Aristotle’s Epistemology Material for April 12

Perception: —)Memory1  and Eudoxa2——) Statements—) Universals —-) Logic and Science3         Particulars—-) Practical Wisdom4

  1. Memory allows learning and sociality. No memory, no connections. Repeated memories lead to experience and eudoxa.
  2. Eudoxa: Good opinions based on collective human experience: the social basis of learning, a review of what is commonly thought to be correct, as the basis of improving the recognition of true (developed over time and experience) principles and testing of those principles. Also places principles in context. Note: learning is more than pattern recognition, it requires context. For Aristotle, the key to context is experience, organized as the four causes: formal, material, efficient and final (Meta. Bk. one, chapter three).
  3. Logic is the structure of science (episteme); it is the organization of what can be demonstrated. For Aristotle logic is primarily demonstration through syllogisms that organize universal statements:
    1. E.g., Barbara: the name of the structure of a universal affirmative syllogism:
      1. All animals have a metabolism.

## Data section

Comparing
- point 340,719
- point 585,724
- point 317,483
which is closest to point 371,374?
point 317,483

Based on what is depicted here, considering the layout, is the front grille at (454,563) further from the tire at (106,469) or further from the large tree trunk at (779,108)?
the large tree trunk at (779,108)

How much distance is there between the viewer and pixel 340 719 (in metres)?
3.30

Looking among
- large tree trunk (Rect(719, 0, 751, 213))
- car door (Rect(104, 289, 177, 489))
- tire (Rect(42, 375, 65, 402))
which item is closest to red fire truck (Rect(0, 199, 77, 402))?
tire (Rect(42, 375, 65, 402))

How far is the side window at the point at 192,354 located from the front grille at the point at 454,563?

==

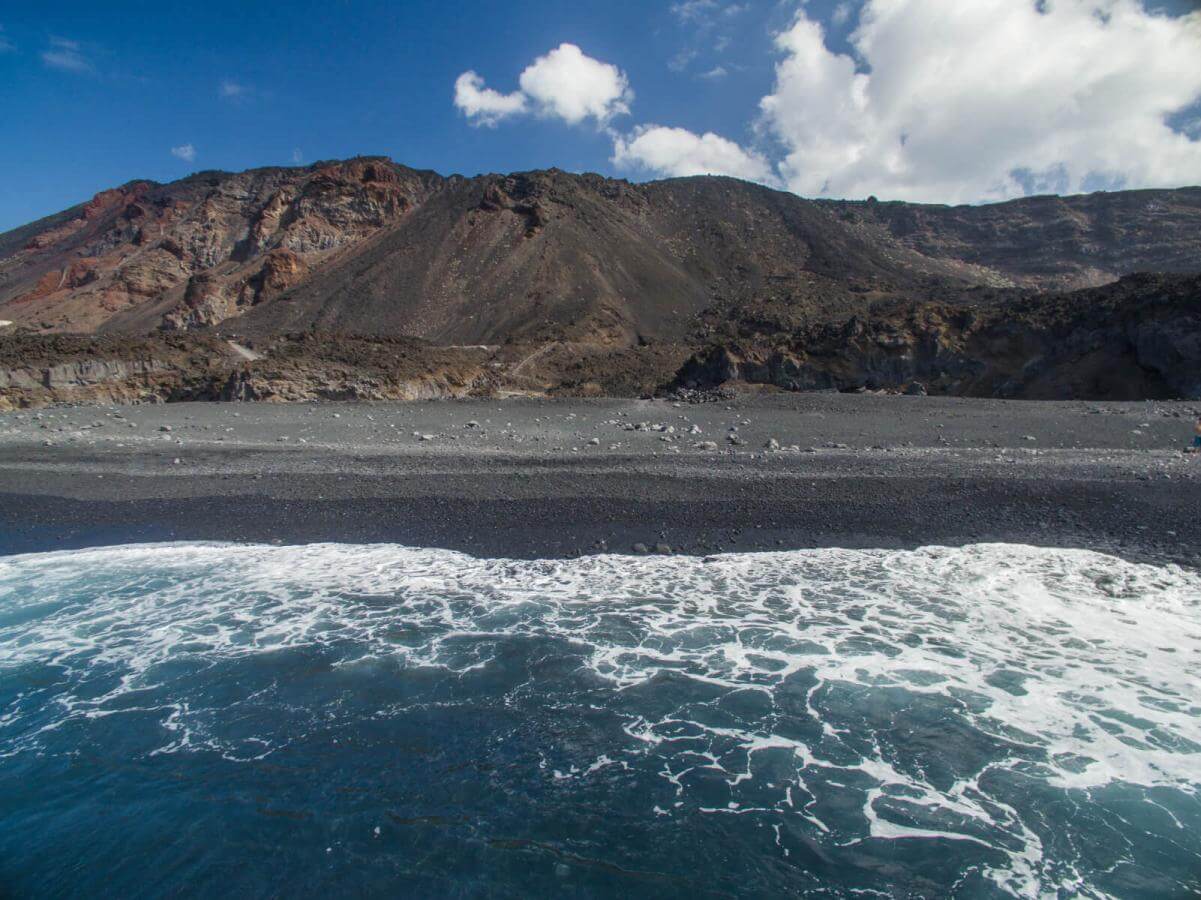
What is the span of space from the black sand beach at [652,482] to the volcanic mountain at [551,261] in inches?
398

* * *

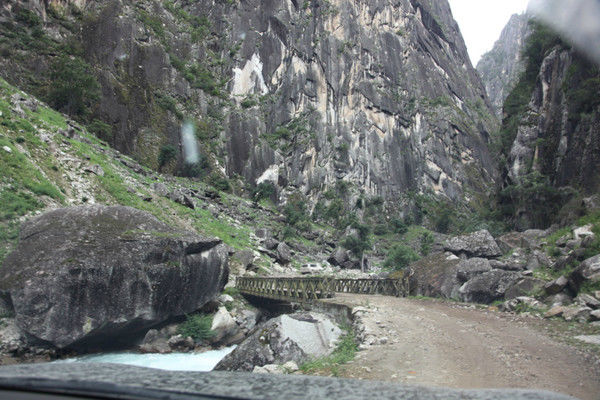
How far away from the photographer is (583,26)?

## Task directions
Continue the notes on Aristotle's epistemology from the point where they stop, beginning after "All animals have a metabolism."

## Output of the exercise
      1. All humans are animals.
      1. Therefore, all humans have a metabolism.
  4.  Practical wisdom (phronesis): this is experientially based knowledge of activities and things that hold for the most part. Because of change, there can be no universal demonstration of phronesis, but its generalizations allow successful or unsuccessful efforts to accomplish plans or maintain relationships. This type of knowledge ranges from the practical implications of the scientific knowledge of human nature (e.g., the art of medicine) to emotional intelligence to the basis of friendship to politics.

For more: google Aristotle’s epistemology and I recommend The Stanford Encyclopedia of Philosophy and the Encyclopedia Britannica. For Aristotle’s own writings (and no one says it better or more clearly), start with the Metaphysics Book One, chapters one and two, and the first few lines of chapter 3; and Book One of the Nicomachean Ethics.

Note:  From an Aristotelian perspective, there are (at least) two serious problems with artificial intelligence: the struggle to get AI to recognize the context for principles and generalizations, and the struggle to adjust to change. In short, pattern recognition generates static results on the basis of surface identification. By contrast Aristotelian knowledge in embedded in the experience humans have, which is only partly made up of pattern recognition, and at this point experience and its fruits remain more sensitive and subtle than pattern recognition no matter how expansive the AI data set is. AI is very perceptive of static detail, making it good at radiology but not so good at treating patients.